The advantage of the modified empirical energy prediction model lies in the incorporation of system independent or metrological factors for energy prediction. Furthermore, the model is limited to real-time monitored input parameters such as ambient temperature and wind speed. In addition, the improved accuracy of the proposed model resulted due to the account of factors emphasized through performance (electrical) and exergy (thermal) analysis.

5 Summary

In order to experience improved prediction accuracy multi-parametric model is preferred over single parametric model. In addition, incorporation of significant input factors affecting energy generation also plays a vital role in yielding improved prediction accuracy. An improved empirical model for prediction of monthly average daily global horizontal irradiance tested for locations of Madurai/Sivagangai and Chennai are proposed. Furthermore, an improved energy prediction model is also formulated with predicted global irradiance for a 5 MWp PV system whose AC energy generation is predicted over a long term horizon (monthly average daily).
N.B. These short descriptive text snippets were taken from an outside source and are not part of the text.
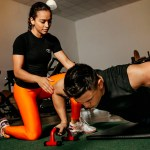 Personal Trainer Salary Boosting Online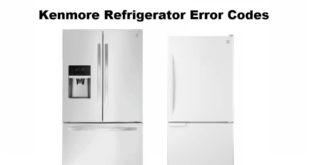 Kenmore Refrigerator Error Codes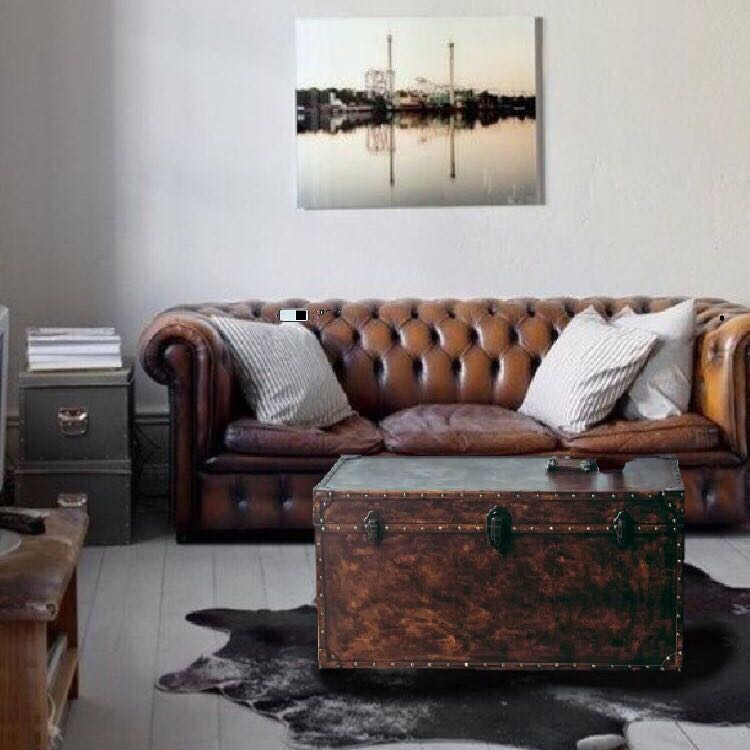 100cm Trunk Faux Leather Coffee Table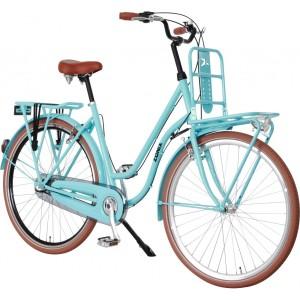 Royal Dutch 28 inch-blauw1-1000x1000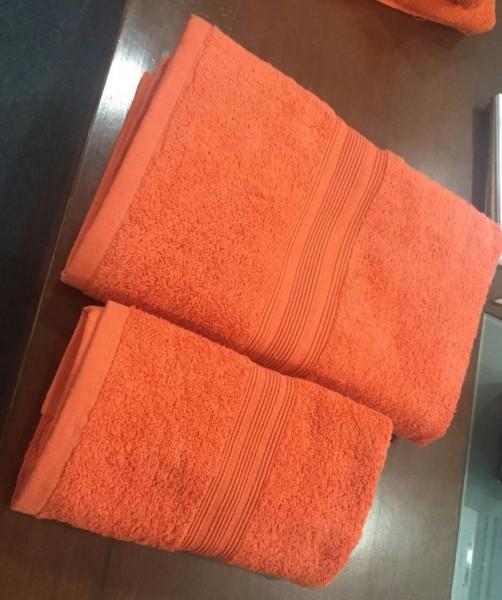 Handtuch mit Bestickung
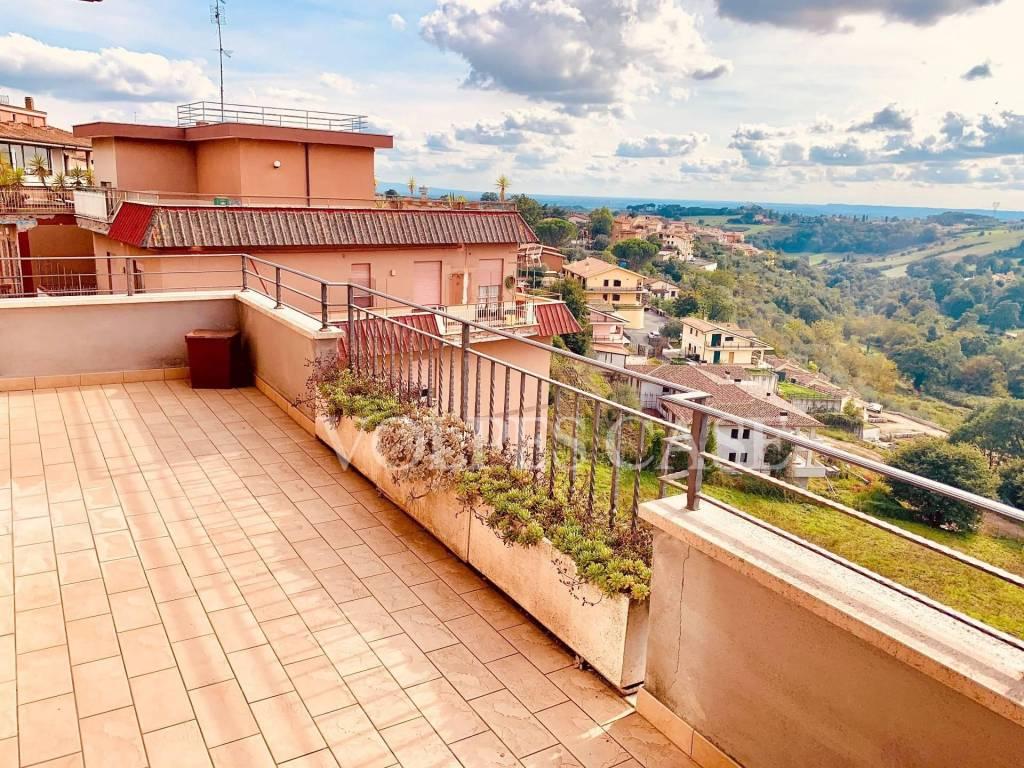 Appartamento in vendita a Riano, 3 locali, prezzo € 165.000 | PortaleAgenzieImmobiliari.it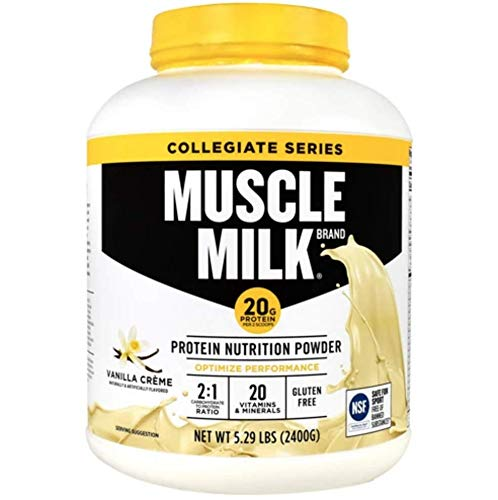 Cytosport Muscle Milk Collegiate Vanilla-5.29 Powder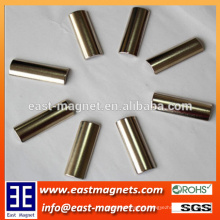 42SH Arc Neodymium Permanent NdFeB Magnet/custom high performence segment magnet for motor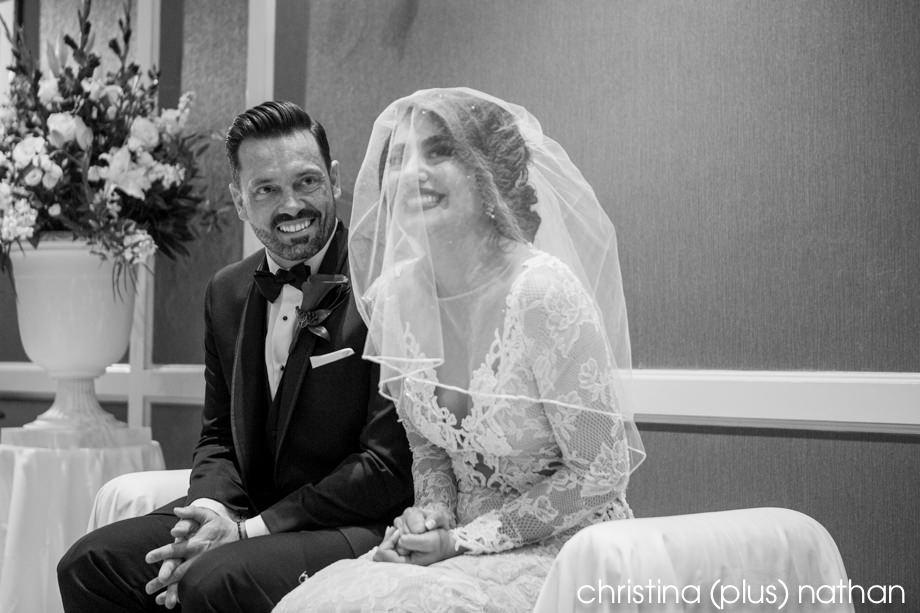 calgary-wedding-photographers-fairmont-palliser-25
The advantage of the proposed models includes its limitation towards real time measured input parameters which is absent in the existing empirical model. Moreover, the cost experienced for measuring the independent model parameters should be less than the direct measurement of the depended parameter or the desired response (global irradiance and energy generation). This becomes the adequate necessity of an empirical model. Hence, the proposed models lie in line with this adequate necessity.